- WHAT THIS TASK INVOLVES
Type out the records that follow, exactly as given.

- AVAILABLE DATA
____________

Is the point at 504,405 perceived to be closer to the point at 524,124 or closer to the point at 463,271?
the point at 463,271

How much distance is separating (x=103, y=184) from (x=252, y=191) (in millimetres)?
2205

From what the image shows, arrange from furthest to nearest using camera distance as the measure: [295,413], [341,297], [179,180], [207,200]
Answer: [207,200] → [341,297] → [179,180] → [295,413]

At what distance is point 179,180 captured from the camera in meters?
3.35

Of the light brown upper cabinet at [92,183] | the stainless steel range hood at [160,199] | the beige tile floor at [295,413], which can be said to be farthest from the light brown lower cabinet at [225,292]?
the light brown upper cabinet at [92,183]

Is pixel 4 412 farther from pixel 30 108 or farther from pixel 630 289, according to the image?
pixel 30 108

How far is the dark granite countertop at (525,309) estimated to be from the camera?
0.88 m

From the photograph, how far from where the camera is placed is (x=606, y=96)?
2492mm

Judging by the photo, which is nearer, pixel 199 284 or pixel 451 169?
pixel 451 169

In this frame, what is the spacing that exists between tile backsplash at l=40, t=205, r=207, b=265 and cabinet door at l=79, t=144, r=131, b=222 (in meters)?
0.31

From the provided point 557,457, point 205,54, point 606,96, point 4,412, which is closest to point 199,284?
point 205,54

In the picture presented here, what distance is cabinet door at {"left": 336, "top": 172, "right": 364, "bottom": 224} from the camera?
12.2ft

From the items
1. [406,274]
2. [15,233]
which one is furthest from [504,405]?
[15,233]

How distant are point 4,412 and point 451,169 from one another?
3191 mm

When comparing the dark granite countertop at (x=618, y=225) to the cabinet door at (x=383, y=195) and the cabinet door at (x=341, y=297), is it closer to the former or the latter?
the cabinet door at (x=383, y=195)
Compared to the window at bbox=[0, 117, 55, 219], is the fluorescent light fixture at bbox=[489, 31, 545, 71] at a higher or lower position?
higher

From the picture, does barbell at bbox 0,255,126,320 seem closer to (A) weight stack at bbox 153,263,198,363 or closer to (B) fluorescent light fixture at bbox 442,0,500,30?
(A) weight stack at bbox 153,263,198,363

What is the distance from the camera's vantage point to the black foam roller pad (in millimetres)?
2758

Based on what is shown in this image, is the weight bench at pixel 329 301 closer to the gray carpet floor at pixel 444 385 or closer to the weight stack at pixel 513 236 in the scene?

____________

- SOLUTION TO THIS TASK
Is the point at 504,405 perceived to be closer to the point at 524,124 or closer to the point at 463,271?
the point at 463,271

How much distance is separating (x=103, y=184) from (x=252, y=191) (in millimetres)?
2205

From what the image shows, arrange from furthest to nearest using camera distance as the measure: [295,413], [341,297], [179,180], [207,200]
Answer: [207,200] → [341,297] → [179,180] → [295,413]

At what distance is point 179,180 captured from the camera in meters?
3.35

Of the light brown upper cabinet at [92,183] | the stainless steel range hood at [160,199] | the beige tile floor at [295,413], which can be said to be farthest from the light brown lower cabinet at [225,292]?
the light brown upper cabinet at [92,183]

Is pixel 4 412 farther from pixel 30 108 or farther from pixel 630 289, according to the image?
pixel 30 108

How far is the dark granite countertop at (525,309) estimated to be from the camera?
0.88 m

From the photograph, how far from where the camera is placed is (x=606, y=96)?
2492mm

Judging by the photo, which is nearer, pixel 199 284 or pixel 451 169?
pixel 451 169

In this frame, what is the spacing that exists between tile backsplash at l=40, t=205, r=207, b=265 and cabinet door at l=79, t=144, r=131, b=222 (in meters)?
0.31

From the provided point 557,457, point 205,54, point 606,96, point 4,412, which is closest to point 199,284?
point 205,54

In the picture presented here, what distance is cabinet door at {"left": 336, "top": 172, "right": 364, "bottom": 224} from the camera?
12.2ft

From the items
1. [406,274]
2. [15,233]
which one is furthest from [504,405]?
[15,233]

How distant are point 4,412 and point 451,169 from one another?
3191 mm

When comparing the dark granite countertop at (x=618, y=225) to the cabinet door at (x=383, y=195) and the cabinet door at (x=341, y=297), is it closer to the former or the latter?
the cabinet door at (x=383, y=195)
Compared to the window at bbox=[0, 117, 55, 219], is the fluorescent light fixture at bbox=[489, 31, 545, 71] at a higher or lower position?
higher

From the picture, does barbell at bbox 0,255,126,320 seem closer to (A) weight stack at bbox 153,263,198,363 or closer to (B) fluorescent light fixture at bbox 442,0,500,30?
(A) weight stack at bbox 153,263,198,363

What is the distance from the camera's vantage point to the black foam roller pad (in millimetres)?
2758

Based on what is shown in this image, is the weight bench at pixel 329 301 closer to the gray carpet floor at pixel 444 385 or closer to the weight stack at pixel 513 236 in the scene?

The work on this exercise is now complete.